> _Ausgewählter Auszug_

+-------+

2. Blütezeit
Islamischer Aufschwung — Saladin und der Kalif von Bagdad
2.1.: Ausbreitung der arabischen Sprache:
Die Heimat der Semiten ist die Welt östlich des Mittelmeeres und des Roten Meeres. Vom “fruchtbaren Halbmond” — dem Weide- und Ackerland südlich der Türkei in den heutigen Staaten Syrien und Irak — findet sich die Urheimat der semitischen Sprache bis hinunter zum Süden der arabischen Halbinsel, von wo es “Südarabern” aus dem Jemen bereits im ersten Jahrtausend vor Christus gelungen war, einen “semitischen Brückenkopf” am Gegenufer in Äthiopien zu begründen.
Im Norden und im Zentrum der arabischen Halbinsel wurden Inschriften gefunden, die in die Zeit von ca. 50 v. Chr. bis 50 n. Chr. fallen und als Vorläufer der arabischen Sprache angesehen werden können. Die früheste Manifestation der arabischen Sprache ist ein Grabstein, der in Syrien gefunden wurde und auf 328 n. Chr. datiert wird. Um 600 n. Chr. können die Dialekte schon in eine westliche und eine östliche Gruppe unterteilt werden. Zu dieser Zeit wurden Gedichte in mündlicher Tradition weitergegeben.
Mit der Eroberung durch die moslemischen Araber 640/41 gehörte auch Ägypten — und innerhalb kurzer Zeit auch der nördliche Teil Afrikas — zum Islamisch- Arabischen Weltreich, wobei politische Herrschaft durch Araber und die mit dem Koran einhergehende Arabisierung (der Koran wird in seiner arabischen Ursprache verbreitet) zum Rückgang der mit den Arabern nah verwandten Hamitischen Sprachen beigetragen haben.

+-------+

> _Bereitgestelltes Material_
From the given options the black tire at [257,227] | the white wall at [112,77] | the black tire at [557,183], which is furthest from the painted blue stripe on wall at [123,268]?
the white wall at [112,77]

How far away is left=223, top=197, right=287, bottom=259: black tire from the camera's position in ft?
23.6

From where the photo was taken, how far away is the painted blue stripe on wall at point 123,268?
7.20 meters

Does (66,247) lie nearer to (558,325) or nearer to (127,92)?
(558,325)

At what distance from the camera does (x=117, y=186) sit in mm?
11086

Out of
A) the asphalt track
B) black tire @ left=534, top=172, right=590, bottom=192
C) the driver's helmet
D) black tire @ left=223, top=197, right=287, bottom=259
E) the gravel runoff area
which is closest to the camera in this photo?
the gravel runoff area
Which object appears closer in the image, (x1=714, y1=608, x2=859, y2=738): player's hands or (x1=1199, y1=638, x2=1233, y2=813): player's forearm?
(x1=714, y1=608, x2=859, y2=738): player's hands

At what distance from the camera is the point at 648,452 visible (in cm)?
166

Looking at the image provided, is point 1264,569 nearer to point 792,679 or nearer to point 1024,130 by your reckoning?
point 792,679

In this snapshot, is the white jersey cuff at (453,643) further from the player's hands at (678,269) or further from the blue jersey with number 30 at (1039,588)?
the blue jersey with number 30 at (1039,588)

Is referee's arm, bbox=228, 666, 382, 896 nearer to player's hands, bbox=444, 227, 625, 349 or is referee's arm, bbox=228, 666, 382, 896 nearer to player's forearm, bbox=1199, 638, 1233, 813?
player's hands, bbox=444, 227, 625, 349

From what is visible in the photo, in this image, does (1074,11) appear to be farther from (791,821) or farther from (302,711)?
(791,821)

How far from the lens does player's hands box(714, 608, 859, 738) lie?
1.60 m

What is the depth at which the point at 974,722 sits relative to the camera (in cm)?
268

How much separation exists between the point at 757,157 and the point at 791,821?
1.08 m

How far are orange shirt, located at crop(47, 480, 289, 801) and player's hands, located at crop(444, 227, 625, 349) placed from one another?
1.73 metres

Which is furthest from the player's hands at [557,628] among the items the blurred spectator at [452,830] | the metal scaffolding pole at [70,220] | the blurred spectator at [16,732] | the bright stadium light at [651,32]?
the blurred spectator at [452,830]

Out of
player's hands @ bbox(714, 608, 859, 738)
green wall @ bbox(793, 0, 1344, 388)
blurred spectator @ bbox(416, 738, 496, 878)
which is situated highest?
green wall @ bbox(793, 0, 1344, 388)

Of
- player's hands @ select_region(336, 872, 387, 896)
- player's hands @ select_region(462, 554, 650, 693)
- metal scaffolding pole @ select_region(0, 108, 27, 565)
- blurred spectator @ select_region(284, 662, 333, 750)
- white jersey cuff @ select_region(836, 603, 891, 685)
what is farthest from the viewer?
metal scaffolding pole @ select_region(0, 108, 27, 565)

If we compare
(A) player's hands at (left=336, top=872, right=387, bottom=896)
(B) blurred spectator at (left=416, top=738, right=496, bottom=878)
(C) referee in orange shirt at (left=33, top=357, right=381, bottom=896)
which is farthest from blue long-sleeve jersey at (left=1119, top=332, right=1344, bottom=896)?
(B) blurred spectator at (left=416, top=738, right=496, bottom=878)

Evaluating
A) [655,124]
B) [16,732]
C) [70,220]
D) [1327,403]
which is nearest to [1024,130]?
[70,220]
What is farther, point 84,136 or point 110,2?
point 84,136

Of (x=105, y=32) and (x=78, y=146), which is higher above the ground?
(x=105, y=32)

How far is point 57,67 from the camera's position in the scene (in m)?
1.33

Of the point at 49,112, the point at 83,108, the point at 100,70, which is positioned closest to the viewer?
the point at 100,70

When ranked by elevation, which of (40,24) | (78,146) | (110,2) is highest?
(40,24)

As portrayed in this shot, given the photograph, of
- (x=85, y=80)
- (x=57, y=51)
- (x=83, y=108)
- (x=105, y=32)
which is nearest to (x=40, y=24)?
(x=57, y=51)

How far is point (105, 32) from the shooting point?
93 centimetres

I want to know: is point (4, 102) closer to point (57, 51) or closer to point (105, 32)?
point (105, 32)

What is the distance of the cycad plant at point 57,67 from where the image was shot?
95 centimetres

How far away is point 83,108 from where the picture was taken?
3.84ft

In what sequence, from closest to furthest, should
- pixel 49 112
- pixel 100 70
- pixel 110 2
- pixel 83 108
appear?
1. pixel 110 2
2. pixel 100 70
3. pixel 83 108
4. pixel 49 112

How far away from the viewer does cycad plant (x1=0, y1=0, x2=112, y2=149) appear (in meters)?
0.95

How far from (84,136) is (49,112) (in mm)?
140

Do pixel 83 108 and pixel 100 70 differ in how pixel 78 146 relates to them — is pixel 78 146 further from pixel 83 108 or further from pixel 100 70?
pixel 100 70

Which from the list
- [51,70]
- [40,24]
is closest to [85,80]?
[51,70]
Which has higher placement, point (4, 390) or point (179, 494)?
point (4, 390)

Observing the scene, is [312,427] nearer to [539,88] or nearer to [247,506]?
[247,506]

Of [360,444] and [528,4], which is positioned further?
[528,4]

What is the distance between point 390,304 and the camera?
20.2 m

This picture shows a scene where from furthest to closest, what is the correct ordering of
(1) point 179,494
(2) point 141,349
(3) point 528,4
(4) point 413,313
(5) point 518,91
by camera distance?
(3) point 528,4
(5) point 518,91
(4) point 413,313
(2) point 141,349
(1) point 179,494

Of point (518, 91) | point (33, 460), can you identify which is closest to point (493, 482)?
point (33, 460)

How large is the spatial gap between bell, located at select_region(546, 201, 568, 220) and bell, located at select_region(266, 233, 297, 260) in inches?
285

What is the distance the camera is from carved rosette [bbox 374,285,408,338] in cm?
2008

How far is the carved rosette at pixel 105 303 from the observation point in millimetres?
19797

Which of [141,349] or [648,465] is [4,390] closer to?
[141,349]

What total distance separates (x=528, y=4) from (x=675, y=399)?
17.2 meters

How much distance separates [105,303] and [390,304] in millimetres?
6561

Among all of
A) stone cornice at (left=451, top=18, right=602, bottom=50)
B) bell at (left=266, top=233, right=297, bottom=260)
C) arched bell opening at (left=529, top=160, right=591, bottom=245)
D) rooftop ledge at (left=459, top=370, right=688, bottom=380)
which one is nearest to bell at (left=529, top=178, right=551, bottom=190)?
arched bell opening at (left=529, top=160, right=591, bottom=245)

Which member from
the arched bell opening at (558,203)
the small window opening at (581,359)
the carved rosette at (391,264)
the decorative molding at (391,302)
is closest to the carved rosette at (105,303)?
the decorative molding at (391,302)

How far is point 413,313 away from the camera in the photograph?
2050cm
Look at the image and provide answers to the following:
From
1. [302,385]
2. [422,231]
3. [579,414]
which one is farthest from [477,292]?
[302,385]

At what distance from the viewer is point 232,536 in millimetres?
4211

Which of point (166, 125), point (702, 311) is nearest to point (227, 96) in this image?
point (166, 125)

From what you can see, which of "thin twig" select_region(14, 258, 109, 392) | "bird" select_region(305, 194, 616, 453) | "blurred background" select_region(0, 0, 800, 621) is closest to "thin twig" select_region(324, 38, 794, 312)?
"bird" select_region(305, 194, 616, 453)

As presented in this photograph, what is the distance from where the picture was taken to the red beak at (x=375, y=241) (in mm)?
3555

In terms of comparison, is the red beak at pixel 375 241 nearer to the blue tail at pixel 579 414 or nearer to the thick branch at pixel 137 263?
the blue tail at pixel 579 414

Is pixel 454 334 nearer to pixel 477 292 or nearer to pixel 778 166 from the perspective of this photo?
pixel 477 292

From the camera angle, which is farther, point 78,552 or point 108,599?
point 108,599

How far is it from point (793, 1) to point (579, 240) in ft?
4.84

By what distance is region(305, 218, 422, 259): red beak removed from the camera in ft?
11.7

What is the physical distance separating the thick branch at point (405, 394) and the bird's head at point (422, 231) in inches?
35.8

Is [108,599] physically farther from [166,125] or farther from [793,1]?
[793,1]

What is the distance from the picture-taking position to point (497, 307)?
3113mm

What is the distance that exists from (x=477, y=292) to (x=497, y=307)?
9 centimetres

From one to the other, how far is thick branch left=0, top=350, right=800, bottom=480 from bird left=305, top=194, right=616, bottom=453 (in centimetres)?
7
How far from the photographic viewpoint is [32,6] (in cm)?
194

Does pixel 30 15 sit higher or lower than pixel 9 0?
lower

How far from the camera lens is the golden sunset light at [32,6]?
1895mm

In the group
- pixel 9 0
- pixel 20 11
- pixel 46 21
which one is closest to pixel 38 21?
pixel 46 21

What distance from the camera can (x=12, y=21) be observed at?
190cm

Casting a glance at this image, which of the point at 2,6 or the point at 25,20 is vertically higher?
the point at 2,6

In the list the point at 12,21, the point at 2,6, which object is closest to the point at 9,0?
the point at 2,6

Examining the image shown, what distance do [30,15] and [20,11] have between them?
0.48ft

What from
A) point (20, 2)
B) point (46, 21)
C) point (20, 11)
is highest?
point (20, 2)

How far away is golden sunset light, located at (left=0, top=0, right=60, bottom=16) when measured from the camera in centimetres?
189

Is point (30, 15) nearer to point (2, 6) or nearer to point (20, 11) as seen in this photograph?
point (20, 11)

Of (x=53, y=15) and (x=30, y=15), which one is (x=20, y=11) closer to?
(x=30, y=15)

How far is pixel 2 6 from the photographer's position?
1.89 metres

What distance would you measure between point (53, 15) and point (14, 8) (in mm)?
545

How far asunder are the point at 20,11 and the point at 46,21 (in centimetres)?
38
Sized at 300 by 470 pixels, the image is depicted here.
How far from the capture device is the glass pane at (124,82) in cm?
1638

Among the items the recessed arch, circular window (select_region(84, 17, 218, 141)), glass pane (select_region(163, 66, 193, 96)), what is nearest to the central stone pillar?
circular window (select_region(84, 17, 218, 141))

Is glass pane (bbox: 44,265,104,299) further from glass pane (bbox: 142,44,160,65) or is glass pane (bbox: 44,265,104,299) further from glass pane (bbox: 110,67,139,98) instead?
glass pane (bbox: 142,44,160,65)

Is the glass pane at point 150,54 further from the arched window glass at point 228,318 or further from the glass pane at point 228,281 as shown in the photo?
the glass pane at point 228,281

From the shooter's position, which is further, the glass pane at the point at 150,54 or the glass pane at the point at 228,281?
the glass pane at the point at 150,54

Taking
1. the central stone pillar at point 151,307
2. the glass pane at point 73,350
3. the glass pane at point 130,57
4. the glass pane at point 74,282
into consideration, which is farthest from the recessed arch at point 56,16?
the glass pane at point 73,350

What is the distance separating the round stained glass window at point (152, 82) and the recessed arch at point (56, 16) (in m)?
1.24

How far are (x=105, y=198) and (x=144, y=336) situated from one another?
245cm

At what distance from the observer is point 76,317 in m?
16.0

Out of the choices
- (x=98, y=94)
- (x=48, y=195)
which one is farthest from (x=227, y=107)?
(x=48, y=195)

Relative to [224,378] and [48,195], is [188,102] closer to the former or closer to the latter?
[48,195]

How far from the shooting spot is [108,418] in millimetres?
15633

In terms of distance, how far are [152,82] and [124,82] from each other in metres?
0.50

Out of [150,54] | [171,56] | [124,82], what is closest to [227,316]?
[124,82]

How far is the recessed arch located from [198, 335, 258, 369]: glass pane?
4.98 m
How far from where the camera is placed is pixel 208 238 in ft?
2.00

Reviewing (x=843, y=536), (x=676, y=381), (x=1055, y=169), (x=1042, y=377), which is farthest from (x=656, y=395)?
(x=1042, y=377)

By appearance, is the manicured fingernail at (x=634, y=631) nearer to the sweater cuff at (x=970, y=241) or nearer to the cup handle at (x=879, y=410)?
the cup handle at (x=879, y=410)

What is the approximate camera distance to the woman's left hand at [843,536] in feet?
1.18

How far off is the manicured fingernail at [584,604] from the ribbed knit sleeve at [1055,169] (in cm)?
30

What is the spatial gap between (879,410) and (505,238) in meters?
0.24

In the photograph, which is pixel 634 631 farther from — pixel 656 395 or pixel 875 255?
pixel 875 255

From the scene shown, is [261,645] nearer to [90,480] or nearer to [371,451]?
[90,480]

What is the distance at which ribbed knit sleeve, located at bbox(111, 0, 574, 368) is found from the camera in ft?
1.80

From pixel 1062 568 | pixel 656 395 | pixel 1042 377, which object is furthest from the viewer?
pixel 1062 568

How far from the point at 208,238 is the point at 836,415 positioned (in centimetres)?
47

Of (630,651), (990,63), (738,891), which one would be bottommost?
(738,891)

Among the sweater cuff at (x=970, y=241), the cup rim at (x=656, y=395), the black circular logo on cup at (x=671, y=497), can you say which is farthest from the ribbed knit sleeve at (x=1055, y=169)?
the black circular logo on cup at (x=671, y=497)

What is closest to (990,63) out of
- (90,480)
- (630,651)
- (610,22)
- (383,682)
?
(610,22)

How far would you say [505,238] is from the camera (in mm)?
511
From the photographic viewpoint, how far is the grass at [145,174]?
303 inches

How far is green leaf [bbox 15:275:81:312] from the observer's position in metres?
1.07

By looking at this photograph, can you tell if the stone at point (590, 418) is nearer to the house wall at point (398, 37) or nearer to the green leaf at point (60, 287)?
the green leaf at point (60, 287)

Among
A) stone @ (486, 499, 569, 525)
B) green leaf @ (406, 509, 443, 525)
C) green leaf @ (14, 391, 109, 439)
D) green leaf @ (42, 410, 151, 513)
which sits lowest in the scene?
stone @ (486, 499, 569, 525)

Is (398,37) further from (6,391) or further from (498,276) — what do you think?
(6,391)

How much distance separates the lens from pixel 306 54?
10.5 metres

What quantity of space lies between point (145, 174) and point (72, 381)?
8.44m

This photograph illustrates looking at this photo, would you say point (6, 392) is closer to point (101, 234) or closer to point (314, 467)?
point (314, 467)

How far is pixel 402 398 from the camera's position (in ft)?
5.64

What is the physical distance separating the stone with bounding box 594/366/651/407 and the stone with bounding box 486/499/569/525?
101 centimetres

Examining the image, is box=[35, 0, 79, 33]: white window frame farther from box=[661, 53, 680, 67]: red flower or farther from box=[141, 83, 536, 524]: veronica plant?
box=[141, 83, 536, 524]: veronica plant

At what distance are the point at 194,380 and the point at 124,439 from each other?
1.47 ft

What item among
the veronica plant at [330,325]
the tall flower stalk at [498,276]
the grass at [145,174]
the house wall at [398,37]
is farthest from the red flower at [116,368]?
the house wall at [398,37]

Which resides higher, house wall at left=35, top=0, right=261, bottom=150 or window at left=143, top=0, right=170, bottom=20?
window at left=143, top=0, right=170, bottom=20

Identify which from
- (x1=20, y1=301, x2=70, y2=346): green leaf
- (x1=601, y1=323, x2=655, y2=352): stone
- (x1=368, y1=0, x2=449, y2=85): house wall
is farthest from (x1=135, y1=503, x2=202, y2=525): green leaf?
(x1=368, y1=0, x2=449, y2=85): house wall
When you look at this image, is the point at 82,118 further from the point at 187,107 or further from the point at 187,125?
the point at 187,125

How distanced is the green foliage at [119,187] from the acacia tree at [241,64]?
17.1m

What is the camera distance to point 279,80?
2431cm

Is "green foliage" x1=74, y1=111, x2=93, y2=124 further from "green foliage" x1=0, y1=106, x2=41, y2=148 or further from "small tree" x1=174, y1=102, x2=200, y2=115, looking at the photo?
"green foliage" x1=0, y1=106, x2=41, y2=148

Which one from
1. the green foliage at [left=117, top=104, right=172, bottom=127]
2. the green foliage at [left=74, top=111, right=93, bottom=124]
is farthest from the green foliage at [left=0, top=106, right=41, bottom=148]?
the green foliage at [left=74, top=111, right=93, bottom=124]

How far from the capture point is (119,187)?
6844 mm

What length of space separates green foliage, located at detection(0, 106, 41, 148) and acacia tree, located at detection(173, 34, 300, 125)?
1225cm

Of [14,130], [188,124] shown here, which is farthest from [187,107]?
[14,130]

+-------+

> _Aufgabenliste_
A. Gib aus dem Auszug über die arabische Sprache die Stelle wörtlich wieder, beginnend mit "Im Norden und" und weiter bis einschließlich "mündlicher Tradition weitergegeben.".
B. Führe den Auszug über die arabische Sprache nach seinem letzten Satz weiter.
Die Zeilen stammen aus einer anderen Quelle als der Auszug über die arabische Sprache.

> _Ergebnisse je Aufgabe_
A.
Im Norden und im Zentrum der arabischen Halbinsel wurden Inschriften gefunden, die in die Zeit von ca. 50 v. Chr. bis 50 n. Chr. fallen und als Vorläufer der arabischen Sprache angesehen werden können. Die früheste Manifestation der arabischen Sprache ist ein Grabstein, der in Syrien gefunden wurde und auf 328 n. Chr. datiert wird. Um 600 n. Chr. können die Dialekte schon in eine westliche und eine östliche Gruppe unterteilt werden. Zu dieser Zeit wurden Gedichte in mündlicher Tradition weitergegeben.

B.
Der Koran — die in der arabischen Sprache Mohammeds niedergelegte Offenbarung Allahs — konnte und durfte nur in dieser Sprache gelehrt werden. Zugleich mit der Verbreitung des Islam ging also eine “Arabisierung” der zum Islam bekehrten Bevölkerung einher, die zum Studium des Islam zwangsläufig auch die arabische Sprache erlernen mussten. Nur das Studium des Korans in der Sprache Mohammeds erlaubt das Verständnis der Offenbarung Mohammeds.. Durch die Übersetzung des Wortes Gottes in eine Fremdsprache geht der Sinn und die Relevanz des Wortes verloren.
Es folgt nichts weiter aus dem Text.